SELECTED EXTRACT
+ + + +

Defendant told Diaz that Pupius was acting crazy, and that they should quickly reload the truck with the packing material. They would do their cutting in front of the customer’s house. As they began driving, Pupius jumped in front of the truck. Defendant admitted that he exited the truck and exchanged words with Pupius. However, defendant denied ever threatening Pupius either verbally or with a stick.

At the close of the evidence, the circuit court found defendant and Diaz not guilty of garbage dumping, but found defendant guilty of assault against the elderly.

The circuit court subsequently denied defendant’s motion to reconsider the finding of guilty on the assault charge. Also, the court denied defendant’s motion to declare Chicago Municipal Code section 8 — 4—080 unconstitutional in its entirety. However, the court ruled that the mandatory minimum sentence that the ordinance prescribes — imprisonment for 90 days — exceeds the City’s home rule authority. At the close of the sentencing hearing, the circuit court sentenced defendant to 10 days of community service and to one year of probation.

The City appealed. After finding jurisdiction, the appellate court reversed the judgment of the circuit court and remanded the cause for resentencing. The appellate court initially determined that it had jurisdiction to hear the City’s appeal. 292 Ill. App. 3d at 550. Addressing the merits, the appellate court concluded that (1) it was within the City’s constitutional powers as a home rule unit to have a sentencing scheme different from that of the state, and (2) state law does not prevent or restrict the City from prescribing mandatory imprisonment as a penalty in the ordinance. 292 Ill. App. 3d at 550-53.

Defendant appeals to this court. We note that we allowed the Illinois Municipal League leave to file an amicus curiae brief in support of the City (155 Ill. 2d R. 345).

DISCUSSION

I. Preliminary Matters

Prior to reaching the merits, we must first determine whether: (A) the appellate court had jurisdiction to hear the City’s appeal from defendant’s sentence, and (B) the appeal placed defendant in double jeopardy.

A. The City’s Appeal

Defendant first contends that the appellate court lacked jurisdiction to hear the City’s appeal from his sentence. He argues that a municipality lacks the authority to appeal from a sentence imposed on a criminal ordinance violation.

Defendant invokes Supreme Court Rule 604(a)(1) as a bar to the City’s appeal. That rule provides in pertinent part:

' “(a) Appeals by the State.

+ + + +

SUPPLIED DATA
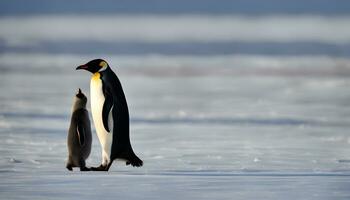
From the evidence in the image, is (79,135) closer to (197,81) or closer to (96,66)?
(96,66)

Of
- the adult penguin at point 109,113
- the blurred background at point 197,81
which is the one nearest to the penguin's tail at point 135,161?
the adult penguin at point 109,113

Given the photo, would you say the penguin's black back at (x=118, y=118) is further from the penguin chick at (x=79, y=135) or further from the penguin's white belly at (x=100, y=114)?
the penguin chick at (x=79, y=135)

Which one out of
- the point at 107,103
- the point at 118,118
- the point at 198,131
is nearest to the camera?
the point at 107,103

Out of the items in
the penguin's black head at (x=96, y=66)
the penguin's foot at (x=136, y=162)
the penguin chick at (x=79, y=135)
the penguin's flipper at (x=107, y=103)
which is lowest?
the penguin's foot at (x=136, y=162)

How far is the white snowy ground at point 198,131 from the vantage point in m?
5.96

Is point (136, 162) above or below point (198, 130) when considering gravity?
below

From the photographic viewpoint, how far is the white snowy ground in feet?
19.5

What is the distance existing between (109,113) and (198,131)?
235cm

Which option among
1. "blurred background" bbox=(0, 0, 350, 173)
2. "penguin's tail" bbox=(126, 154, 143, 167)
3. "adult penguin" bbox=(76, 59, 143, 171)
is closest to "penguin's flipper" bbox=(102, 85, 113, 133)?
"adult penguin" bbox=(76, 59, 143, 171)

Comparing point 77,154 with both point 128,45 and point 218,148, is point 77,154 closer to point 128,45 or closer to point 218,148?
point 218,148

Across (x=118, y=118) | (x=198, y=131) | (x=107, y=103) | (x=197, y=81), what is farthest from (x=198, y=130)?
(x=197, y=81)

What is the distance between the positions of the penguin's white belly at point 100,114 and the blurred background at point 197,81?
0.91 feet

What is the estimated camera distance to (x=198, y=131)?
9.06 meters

+ + + +

EXERCISE AIM
Carry the court opinion on the City's appeal forward from its last sentence. The lines come from a separate source and have nothing to do with the text.

FINAL RESULT
(1) When State May Appeal. In criminal cases the State may appeal only from an order or judgment the substantive effect of which results in dismissing a charge ***; arresting judgment because of a defective indictment, information or complaint; quashing an arrest or search warrant; or suppressing evidence.” 145 Ill. 2d R. 604(a)(1).

See People v. DeJesus, 127 Ill. 2d 486, 494-96 (1989). This rule does not allow the State to contest the propriety of a sentence imposed on a criminal defendant. People v. Hatfield, 257 Ill. App. 3d 707, 711 (1994); People v. Davilla, 236 Ill. App. 3d 367, 389 (1992).

This case, however, involves a void judgment. A void judgment is one entered by a court that lacks, inter alia, the inherent power to make or enter the particular order involved. A void judgment may be attacked at any time, either directly or collaterally. People v. Wade, 116 Ill. 2d 1, 5 (1987).

In Illinois, a trial court, upon determination of guilt, must impose the criminal penalties that the legislature mandated, and has no authority to impose punishment other than that provided by statute. The court exceeds its authority if it orders a lesser sentence than what the statute mandates. Wade, 116 Ill. 2d at 6.

In the present case, section 8—4—080 mandates a minimum term of imprisonment of 90 days. The circuit court sentenced defendant to 10 days of community service and to one year of probation. Thus, defendant’s sentence was illegal and void. Consequently, “the appellate court had the authority to correct it at any time [citation], and the actions of the appellate court were not barred by our rules which limit the State’s right to appeal.” People v. Arna, 168 Ill. 2d 107, 113 (1995).

B. Double Jeopardy

Incidental to the question of whether the City can appeal defendant’s sentence is the question of whether the constitutional prohibition of double jeopardy (U.S. Const., amends. V, XTV; Ill. Const. 1970, art. I, § 10) bars a new sentencing hearing for defendant. Defendant and the City agree that double jeopardy principles apply to municipal ordinance prosecutions where imprisonment is the penalty. See Breed v. Jones, 421 U.S. 519, 44 L. Ed. 2d 346, 95 S. Ct. 1779 (1975); Waller v. Florida, 397 U.S. 387, 25 L. Ed. 2d 435, 90 S. Ct. 1184 (1970).

We conclude that this appeal does not present a double jeopardy problem. We have previously concluded that defendant’s sentence was illegal and void.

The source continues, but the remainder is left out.